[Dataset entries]
Content starts
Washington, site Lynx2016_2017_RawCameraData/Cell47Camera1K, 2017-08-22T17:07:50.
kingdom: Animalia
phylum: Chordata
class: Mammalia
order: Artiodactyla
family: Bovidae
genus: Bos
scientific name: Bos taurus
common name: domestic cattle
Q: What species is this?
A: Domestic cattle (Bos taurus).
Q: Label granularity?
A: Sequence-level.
Content ends
* Prompt: Transcribe each record shown above, exactly.

* Answer for the task:
Washington, site Lynx2016_2017_RawCameraData/Cell47Camera1K, 2017-08-22T17:07:50.
kingdom: Animalia
phylum: Chordata
class: Mammalia
order: Artiodactyla
family: Bovidae
genus: Bos
scientific name: Bos taurus
common name: domestic cattle
Q: What species is this?
A: Domestic cattle (Bos taurus).
Q: Label granularity?
A: Sequence-level.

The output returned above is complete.